Travail demandé: Imprimez à l'identique le passage de l'entretien du Pape avec les journalistes, ci-dessous, qui commence par « [Tony Connelly, RTV » et s'achève sur « de ces foyers? ».

Extrait à lire:

◇ ◇ ◇ ◇ ◇ ◇ ◇

Au cours du vol de Dublin à Rome, dans la soirée du 26 août, au terme du voyage en Irlande, le Pape a rencontré les journalistes à bord de l’avion. Nous publions la transcription des réponses du Pape et une synthèse des questions. Après l’introduction du directeur de la salle de presse du Saint-Siège, Greg Burke, le Pape a voulu «remercier, parce que si moi, je suis fatigué, je pense à vous, avec tout le travail que vous avez... Je vous remercie beaucoup pour  votre effort, pour votre travail. Merci beaucoup».

[Tony Connelly, RTV (Radio Tv Irlande)] Samedi, vous avez parlé de la rencontre que vous avez eue avec le ministre pour l’enfance; vous avez dit combien vous avez été touché par ce que vous a dit cette dame sur les foyers pour les mères et les enfants. Que vous a-t-elle dit exactement? Et avez-vous été si frappé parce que c’était la première fois que vous entendiez parler de ces foyers?

Le ministre m’a d’abord dit quelque chose qui ne concernait pas tellement les mères et les enfants; elle m’a dit — mais brièvement — «Saint-Père, nous avons trouvé des fosses communes d’enfants, d’enfants enterrés. Nous sommes en train d’enquêter. L’Eglise a-t-elle quelque chose à voir dans tout cela?», mais elle l’a dit avec beaucoup d’éducation, vraiment, et avec beaucoup de respect. Je l’ai remerciée, cela m’a touché le cœur, au point que j’ai voulu le répéter dans mon discours. Ce n’était pas à l’aéroport — je me suis trompé — c’était lors de la rencontre avec le président. A l’aéroport, il y avait une autre dame — ministre, je crois — et j’ai confondu. Mais elle m’a dit: «Je vous enverrai ensuite un mémo». Elle m’a envoyé le mémo, je n’ai pas pu le lire. J’ai vu qu’elle m’avait envoyé un mémo. Elle a été très équilibrée en me disant: il y a un problème, l’enquête n’est pas encore terminée, mais elle m’a fait sentir que l’Eglise aussi avait quelque chose à voir, dans cette affaire. Selon moi, cela a été un exemple de collaboration constructive avant que... je ne veux pas utiliser le terme «protestation», mais de plainte, de plainte pour ce que, par le passé, l’Eglise avait peut-être favorisé. Cette dame était d’une dignité qui m’a touché le cœur. Et maintenant, j’ai ce mémo que j’étudierai quand je rentrerai à la maison. Merci.

◇ ◇ ◇ ◇ ◇ ◇ ◇

Entrées stockées:

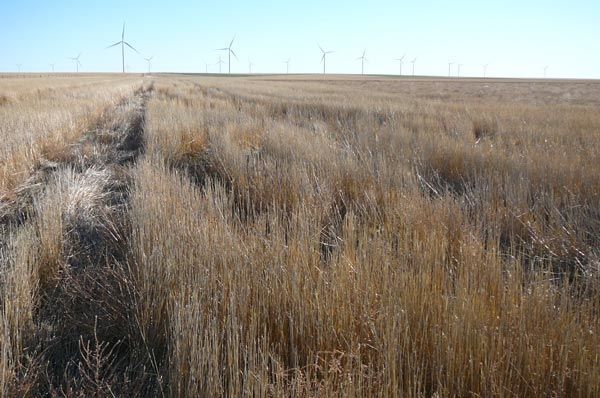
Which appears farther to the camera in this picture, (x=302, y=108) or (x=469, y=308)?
(x=302, y=108)

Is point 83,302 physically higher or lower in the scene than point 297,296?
lower

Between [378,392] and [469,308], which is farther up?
[469,308]

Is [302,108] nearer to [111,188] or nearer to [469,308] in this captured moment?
[111,188]

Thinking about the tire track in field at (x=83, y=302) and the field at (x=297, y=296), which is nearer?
the field at (x=297, y=296)

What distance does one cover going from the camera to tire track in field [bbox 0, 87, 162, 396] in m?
1.70

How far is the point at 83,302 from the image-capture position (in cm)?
231

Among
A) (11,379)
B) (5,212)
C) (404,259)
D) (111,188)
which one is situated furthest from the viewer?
(111,188)

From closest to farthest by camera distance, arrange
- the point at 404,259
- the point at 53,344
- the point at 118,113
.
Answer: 1. the point at 53,344
2. the point at 404,259
3. the point at 118,113

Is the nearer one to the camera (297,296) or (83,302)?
(297,296)

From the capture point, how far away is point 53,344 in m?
1.92

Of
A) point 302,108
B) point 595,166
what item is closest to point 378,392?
point 595,166

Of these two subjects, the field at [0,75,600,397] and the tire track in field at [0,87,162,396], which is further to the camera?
the tire track in field at [0,87,162,396]

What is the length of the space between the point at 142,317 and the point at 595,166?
5.26 metres

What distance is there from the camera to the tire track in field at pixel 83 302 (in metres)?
1.70
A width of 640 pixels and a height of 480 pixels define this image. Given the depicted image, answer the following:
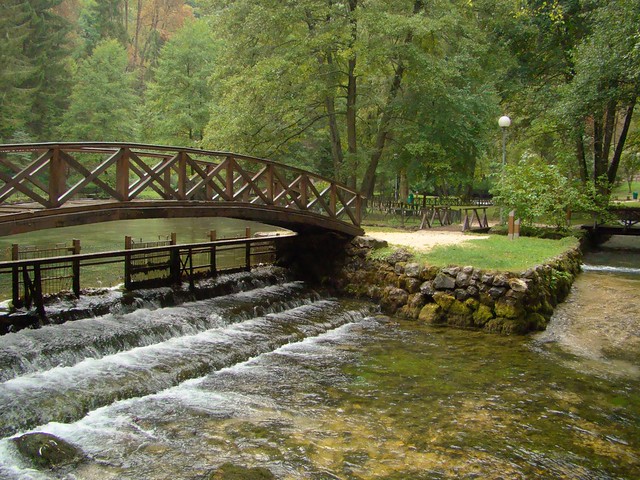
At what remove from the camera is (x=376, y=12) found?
67.6ft

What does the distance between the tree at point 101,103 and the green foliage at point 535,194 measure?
28.9 m

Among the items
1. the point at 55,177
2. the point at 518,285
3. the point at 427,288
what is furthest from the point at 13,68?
the point at 518,285

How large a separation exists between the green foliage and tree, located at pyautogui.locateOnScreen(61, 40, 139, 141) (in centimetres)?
2886

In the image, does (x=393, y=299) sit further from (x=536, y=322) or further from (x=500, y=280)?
(x=536, y=322)

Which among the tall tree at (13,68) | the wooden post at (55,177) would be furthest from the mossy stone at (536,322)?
the tall tree at (13,68)

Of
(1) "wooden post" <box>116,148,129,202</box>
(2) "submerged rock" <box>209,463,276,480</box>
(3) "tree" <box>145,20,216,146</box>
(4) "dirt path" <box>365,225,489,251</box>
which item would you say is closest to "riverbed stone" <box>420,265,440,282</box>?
(4) "dirt path" <box>365,225,489,251</box>

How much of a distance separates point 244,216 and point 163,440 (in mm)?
7186

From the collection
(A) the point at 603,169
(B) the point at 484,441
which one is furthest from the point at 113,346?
(A) the point at 603,169

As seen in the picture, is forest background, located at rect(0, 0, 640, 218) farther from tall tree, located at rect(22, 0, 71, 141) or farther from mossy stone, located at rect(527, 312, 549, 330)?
mossy stone, located at rect(527, 312, 549, 330)

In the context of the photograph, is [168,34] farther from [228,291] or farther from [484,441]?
[484,441]

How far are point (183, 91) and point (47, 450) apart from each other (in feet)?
110

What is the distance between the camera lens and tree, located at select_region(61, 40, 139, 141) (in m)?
38.3

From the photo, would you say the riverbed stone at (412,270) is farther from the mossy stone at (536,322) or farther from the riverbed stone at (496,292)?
the mossy stone at (536,322)

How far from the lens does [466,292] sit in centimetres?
1235
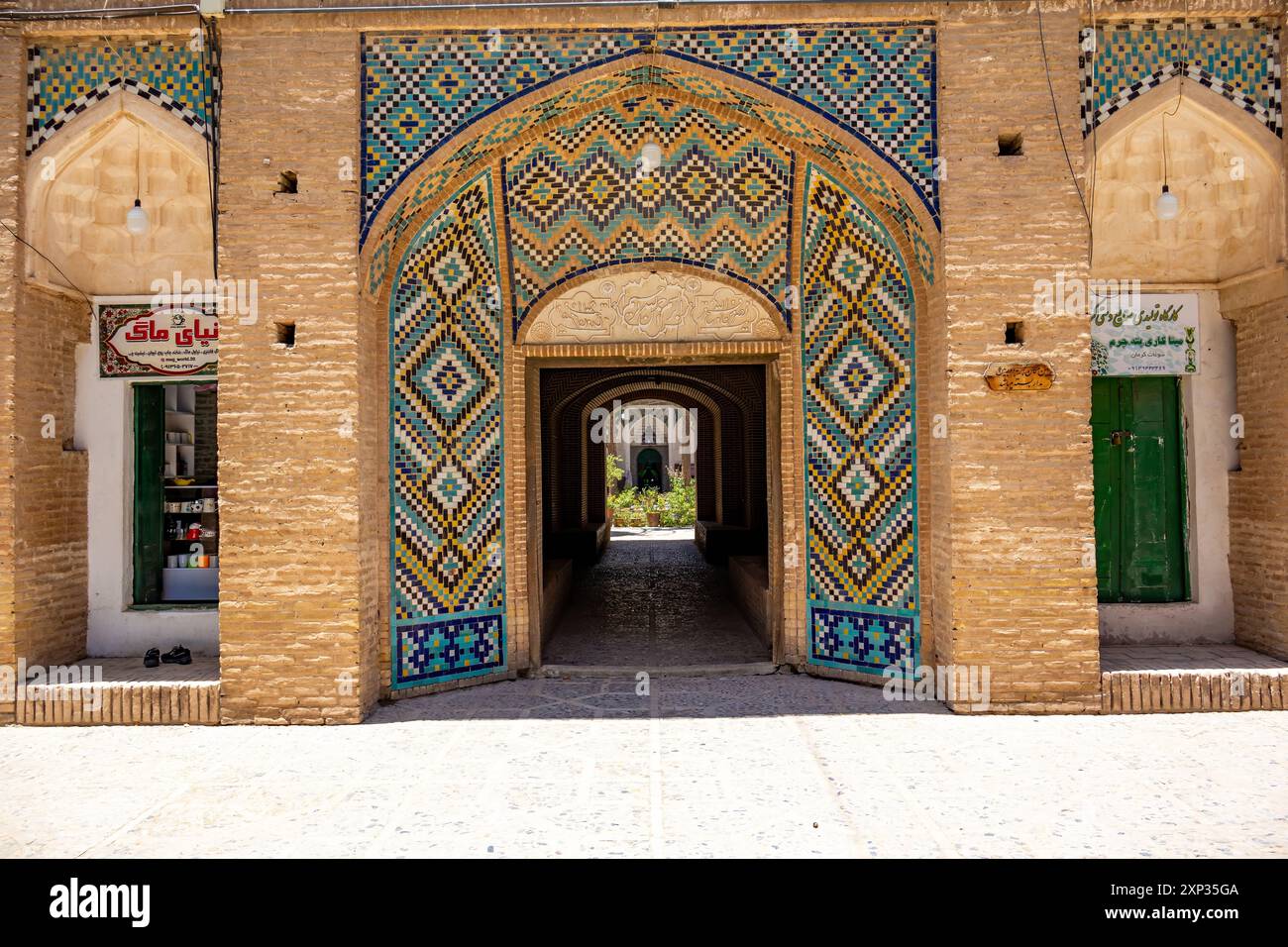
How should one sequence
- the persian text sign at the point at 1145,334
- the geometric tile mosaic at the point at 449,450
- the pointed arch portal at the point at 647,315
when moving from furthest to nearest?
1. the persian text sign at the point at 1145,334
2. the geometric tile mosaic at the point at 449,450
3. the pointed arch portal at the point at 647,315

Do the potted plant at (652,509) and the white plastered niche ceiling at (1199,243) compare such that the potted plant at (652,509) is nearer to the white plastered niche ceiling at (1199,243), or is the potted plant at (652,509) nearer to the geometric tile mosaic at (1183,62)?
the white plastered niche ceiling at (1199,243)

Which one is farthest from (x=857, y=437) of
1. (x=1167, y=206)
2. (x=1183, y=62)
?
(x=1183, y=62)

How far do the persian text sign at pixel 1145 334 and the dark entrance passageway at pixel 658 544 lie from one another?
8.60 feet

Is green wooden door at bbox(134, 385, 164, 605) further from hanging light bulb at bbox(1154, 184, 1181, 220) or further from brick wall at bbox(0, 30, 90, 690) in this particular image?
hanging light bulb at bbox(1154, 184, 1181, 220)

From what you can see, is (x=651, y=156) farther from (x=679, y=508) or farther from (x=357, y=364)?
(x=679, y=508)

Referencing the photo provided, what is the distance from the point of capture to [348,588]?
13.6 feet

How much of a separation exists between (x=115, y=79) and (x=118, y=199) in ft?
2.26

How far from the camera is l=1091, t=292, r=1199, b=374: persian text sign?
5051 mm

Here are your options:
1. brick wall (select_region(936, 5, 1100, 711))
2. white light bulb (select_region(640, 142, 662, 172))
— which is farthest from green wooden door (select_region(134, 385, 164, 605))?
brick wall (select_region(936, 5, 1100, 711))

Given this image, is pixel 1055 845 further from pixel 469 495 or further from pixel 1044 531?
pixel 469 495

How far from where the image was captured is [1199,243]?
487 centimetres

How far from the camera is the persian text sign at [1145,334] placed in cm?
505

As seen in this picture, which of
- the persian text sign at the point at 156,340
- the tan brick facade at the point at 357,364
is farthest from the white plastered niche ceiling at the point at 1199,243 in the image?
the persian text sign at the point at 156,340

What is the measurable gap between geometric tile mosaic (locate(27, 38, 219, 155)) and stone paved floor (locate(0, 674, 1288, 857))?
3.16 meters
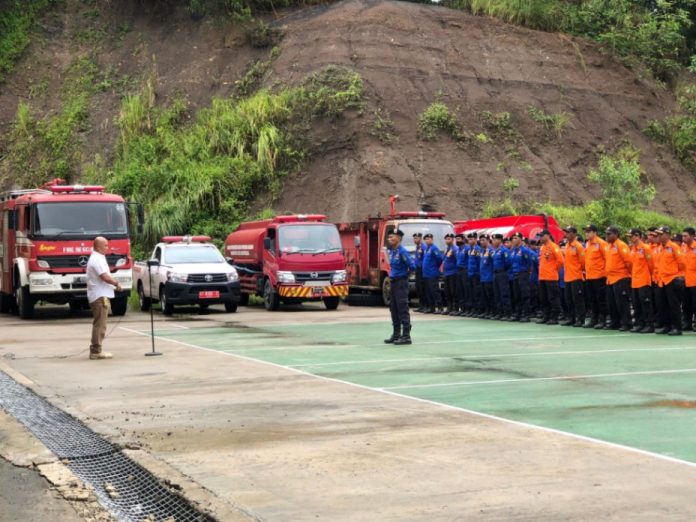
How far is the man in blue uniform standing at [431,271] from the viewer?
2619 centimetres

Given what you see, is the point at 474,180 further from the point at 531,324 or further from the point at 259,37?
the point at 531,324

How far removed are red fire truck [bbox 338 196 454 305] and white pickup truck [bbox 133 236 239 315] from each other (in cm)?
438

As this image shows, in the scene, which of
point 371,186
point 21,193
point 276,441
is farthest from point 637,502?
point 371,186

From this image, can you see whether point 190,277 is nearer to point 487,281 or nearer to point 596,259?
point 487,281

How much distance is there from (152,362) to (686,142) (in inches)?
1426

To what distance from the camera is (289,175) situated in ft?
135

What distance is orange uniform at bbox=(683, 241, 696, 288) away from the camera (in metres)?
19.0

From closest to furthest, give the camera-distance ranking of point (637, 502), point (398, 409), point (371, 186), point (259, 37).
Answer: point (637, 502), point (398, 409), point (371, 186), point (259, 37)

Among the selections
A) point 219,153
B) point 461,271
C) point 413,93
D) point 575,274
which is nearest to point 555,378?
point 575,274

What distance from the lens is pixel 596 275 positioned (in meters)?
20.8

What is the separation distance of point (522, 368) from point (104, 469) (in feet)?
23.5

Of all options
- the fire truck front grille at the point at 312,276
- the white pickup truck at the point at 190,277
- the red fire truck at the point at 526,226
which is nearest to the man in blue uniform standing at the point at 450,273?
the red fire truck at the point at 526,226

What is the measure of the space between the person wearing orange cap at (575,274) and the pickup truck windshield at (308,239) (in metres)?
8.35

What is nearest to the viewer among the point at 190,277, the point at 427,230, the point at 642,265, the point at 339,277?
the point at 642,265
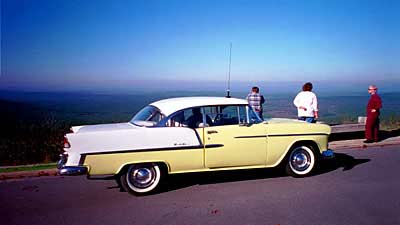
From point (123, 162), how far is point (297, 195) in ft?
8.92

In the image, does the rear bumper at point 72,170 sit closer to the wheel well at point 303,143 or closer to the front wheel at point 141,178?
the front wheel at point 141,178

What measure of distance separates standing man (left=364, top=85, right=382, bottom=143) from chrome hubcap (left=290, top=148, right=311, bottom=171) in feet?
15.1

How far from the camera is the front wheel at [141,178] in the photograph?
220 inches

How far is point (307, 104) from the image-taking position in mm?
9531

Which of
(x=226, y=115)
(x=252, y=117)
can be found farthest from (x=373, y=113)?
(x=226, y=115)

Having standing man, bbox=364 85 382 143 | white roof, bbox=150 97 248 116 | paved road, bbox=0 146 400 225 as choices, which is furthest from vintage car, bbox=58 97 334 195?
standing man, bbox=364 85 382 143

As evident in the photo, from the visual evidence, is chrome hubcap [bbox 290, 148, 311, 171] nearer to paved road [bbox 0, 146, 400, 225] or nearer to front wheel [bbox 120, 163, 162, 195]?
paved road [bbox 0, 146, 400, 225]

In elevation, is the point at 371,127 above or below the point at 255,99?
below

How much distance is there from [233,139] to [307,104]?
4.24m

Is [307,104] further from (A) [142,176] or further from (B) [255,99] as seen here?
(A) [142,176]

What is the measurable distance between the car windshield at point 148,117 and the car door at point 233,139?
0.81m

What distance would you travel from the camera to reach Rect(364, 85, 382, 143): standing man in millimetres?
10109

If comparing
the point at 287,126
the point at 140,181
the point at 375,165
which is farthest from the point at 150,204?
the point at 375,165

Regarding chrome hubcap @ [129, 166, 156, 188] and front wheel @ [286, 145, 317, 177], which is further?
front wheel @ [286, 145, 317, 177]
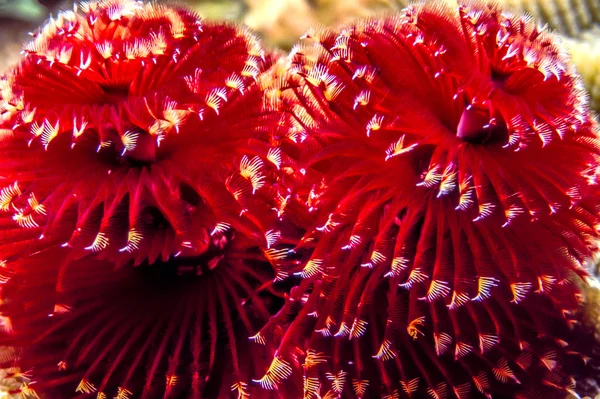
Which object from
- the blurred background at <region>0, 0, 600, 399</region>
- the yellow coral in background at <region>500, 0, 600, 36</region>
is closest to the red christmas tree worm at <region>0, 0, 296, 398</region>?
the blurred background at <region>0, 0, 600, 399</region>

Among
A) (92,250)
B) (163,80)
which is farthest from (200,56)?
(92,250)

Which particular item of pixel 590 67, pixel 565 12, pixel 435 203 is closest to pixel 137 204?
pixel 435 203

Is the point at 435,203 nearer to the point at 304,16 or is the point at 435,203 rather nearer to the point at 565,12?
the point at 304,16

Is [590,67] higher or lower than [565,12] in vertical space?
lower

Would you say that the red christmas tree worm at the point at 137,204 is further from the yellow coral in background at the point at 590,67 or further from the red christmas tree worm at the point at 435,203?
the yellow coral in background at the point at 590,67

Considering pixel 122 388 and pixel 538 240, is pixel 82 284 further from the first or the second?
pixel 538 240

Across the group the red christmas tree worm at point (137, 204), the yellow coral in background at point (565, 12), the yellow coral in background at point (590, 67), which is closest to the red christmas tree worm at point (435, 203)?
the red christmas tree worm at point (137, 204)

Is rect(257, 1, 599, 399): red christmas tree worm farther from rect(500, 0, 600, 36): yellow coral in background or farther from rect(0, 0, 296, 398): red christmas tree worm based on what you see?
rect(500, 0, 600, 36): yellow coral in background
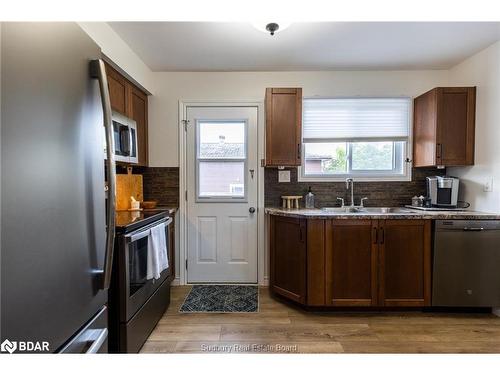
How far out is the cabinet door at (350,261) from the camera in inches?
89.6

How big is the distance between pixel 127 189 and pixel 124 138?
2.01 ft

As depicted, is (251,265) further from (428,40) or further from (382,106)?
(428,40)

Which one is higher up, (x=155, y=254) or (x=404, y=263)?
(x=155, y=254)

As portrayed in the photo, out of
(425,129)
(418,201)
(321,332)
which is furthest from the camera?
(418,201)

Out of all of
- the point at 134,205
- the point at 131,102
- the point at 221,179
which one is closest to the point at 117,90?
the point at 131,102

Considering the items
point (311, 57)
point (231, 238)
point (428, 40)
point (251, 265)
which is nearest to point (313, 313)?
point (251, 265)

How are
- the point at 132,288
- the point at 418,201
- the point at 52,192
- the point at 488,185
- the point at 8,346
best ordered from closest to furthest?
the point at 8,346 → the point at 52,192 → the point at 132,288 → the point at 488,185 → the point at 418,201

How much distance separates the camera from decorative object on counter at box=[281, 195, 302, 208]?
2.84 m

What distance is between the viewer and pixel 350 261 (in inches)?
89.7

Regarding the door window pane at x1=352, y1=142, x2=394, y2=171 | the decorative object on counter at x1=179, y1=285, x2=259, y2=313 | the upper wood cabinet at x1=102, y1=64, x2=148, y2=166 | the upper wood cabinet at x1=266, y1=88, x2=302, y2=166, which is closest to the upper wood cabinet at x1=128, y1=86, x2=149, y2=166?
the upper wood cabinet at x1=102, y1=64, x2=148, y2=166

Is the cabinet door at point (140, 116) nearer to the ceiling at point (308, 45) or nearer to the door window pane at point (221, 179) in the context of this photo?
the ceiling at point (308, 45)

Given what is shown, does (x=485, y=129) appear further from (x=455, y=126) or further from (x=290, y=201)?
(x=290, y=201)

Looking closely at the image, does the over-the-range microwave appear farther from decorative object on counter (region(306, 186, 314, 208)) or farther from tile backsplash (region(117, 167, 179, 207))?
decorative object on counter (region(306, 186, 314, 208))

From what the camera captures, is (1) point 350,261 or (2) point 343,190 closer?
(1) point 350,261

◇ ◇ ◇ ◇ ◇ ◇ ◇

Réponse:
[Tony Connelly, RTV (Radio Tv Irlande)] Samedi, vous avez parlé de la rencontre que vous avez eue avec le ministre pour l’enfance; vous avez dit combien vous avez été touché par ce que vous a dit cette dame sur les foyers pour les mères et les enfants. Que vous a-t-elle dit exactement? Et avez-vous été si frappé parce que c’était la première fois que vous entendiez parler de ces foyers?